"Subsidies are distortions, tariffs are not," the Union Minister for Commerce Kamal Nath told reporters here. "So, we need to correct subsidies and while subsidies are being corrected I don't see there needs to be an exchange rate in correcting distortions and looking for tariffs," he said at the Embassy of India.
"Where India is concerned is that we have low tariffs, so our position may be more flexible, but we must go by our groups. The group formations are very important and that's what we will be doing," the Minister said.
He, however, said India will continue to push for a successful conclusion to the Doha Round of trade talks. "The US must also be demonstrating because this town says effective cuts in trade distortions. What does that mean? Effective cuts does not mean the right to be able to increase your subsidies," he said.
"The G-20 offer (on agricultural subsidies) is 12.1. That's where it stands at the moment. There was a big gap between 12.1 and 17. Now since the US wants some headroom, there are countries which say that if you want headroom in your distortion, we want headroom in our tariffs," Nath said.
"So you can't have headroom for distortions without having headroom for tariffs and if market access of subsidised products is very different from market access to agricultural products," the Minister said.
Nath would not get into the specifics of what India is offering on the NAMA, non-agricultural market access negotiations but maintained that when negotiations on commerce is taking place, it cannot be negotiations over distortions.
"What was offered was based on what was on the table. Certainly all countries will have flexibilities but flexibilities are contingent upon other things," Nath said.
"When you are negotiating commerce, there is an exchange rate, but when you are negotiating livelihood security, you are not negotiating commerce. When you are negotiating distortions, you are not negotiating commerce," the Minister maintained making the point that NAMA has to be discussed as a stand alone with market access.
"The framework agreement talks of less than full reciprocity and whatever percentage cuts the developed countries take, I would take 10 per cent less. But the way they want it they want us to do double the cuts they are doing. I am happy to do 10 per cent more cuts than what the developed countries want to do, if that is acceptable to them," he said.
"At the end of the day, what is the reduction rate?... But let them say what they are willing to do. But they can't say I'll do 25, you do 50," Nath maintained. The Indian Minister disputed the notion that no consensus came out of Potsdam pointing out that there was indeed the consensus on food aid, disciplines and export competition.
"...But there are headline issues which are Trade Distorting Support (TDS), product specific gaps. At the end of the every formula...has to translate into something. If you reduce your subsidies but do not have product specific caps, it may not be good for Brazil," Nath added.

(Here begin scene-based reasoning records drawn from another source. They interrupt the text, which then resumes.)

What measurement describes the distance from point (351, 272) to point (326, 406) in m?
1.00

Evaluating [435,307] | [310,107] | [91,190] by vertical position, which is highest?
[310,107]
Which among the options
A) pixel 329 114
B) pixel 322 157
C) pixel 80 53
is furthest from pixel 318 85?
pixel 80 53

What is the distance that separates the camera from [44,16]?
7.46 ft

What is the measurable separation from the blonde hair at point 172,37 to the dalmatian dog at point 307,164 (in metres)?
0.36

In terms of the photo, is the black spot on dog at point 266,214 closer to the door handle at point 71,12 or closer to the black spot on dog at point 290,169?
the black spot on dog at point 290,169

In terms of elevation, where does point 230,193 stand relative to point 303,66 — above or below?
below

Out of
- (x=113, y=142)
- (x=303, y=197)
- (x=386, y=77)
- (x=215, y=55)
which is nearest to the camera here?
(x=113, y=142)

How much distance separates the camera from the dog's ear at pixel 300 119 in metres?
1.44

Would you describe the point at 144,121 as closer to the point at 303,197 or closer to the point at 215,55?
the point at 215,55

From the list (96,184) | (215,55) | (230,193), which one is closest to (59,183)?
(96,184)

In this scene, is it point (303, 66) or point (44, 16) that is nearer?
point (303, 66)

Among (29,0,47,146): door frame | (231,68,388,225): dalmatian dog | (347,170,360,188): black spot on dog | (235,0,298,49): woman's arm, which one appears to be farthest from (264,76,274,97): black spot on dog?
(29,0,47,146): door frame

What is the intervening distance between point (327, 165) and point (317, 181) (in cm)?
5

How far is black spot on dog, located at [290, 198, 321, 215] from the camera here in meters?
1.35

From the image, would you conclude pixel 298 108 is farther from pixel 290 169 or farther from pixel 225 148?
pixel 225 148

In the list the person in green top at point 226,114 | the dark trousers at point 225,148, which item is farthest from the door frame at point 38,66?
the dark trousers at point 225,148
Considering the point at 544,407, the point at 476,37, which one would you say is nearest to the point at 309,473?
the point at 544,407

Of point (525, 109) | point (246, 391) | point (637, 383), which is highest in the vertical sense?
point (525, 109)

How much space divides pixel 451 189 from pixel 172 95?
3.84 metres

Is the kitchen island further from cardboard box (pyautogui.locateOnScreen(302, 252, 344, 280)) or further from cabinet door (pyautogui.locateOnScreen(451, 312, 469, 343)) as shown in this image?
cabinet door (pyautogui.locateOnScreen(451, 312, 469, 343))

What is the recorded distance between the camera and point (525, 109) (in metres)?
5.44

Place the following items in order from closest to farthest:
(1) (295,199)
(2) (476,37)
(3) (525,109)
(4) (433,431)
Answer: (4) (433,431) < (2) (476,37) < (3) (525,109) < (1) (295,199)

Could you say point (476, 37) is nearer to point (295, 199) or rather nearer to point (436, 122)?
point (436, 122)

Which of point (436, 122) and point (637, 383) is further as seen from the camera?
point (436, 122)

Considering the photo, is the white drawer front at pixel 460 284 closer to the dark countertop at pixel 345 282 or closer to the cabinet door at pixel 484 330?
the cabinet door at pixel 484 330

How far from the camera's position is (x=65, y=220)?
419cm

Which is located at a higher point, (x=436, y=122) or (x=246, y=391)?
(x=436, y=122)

"It is not that it's only India or Brazil, there is Australia and Canada, and the European Union won't also do it until they find reciprocity by the United States," Nath said. Earlier at the Carnegie Endowment Nath made the argument that India very much seeks to strengthen the rules based international system as it was "extremely crucial" for the country to strengthen the rules based system and the edifice of the WTO.
"Which other country than India would want this?" Nath posed pointing to the enormous challenges of the country where some 350 million people lived on less than USD one a day and 80 per cent of the agricultural population living on subsistence agriculture. A country like India is "batting for protection of livelihood," he said.
There is a lot of difference between the Uruguay Round and the present Doha Round as presently a lot of countries want to be engaged as opposed to a "handful" during the earlier scheme of things," he said. Nath said that his advice to the United States Trade Representative is not just to talk to India "but to thirty or forty other countries".
"I believe that there is determination. All countries recognise the importance of a rule based trading system," Nath added.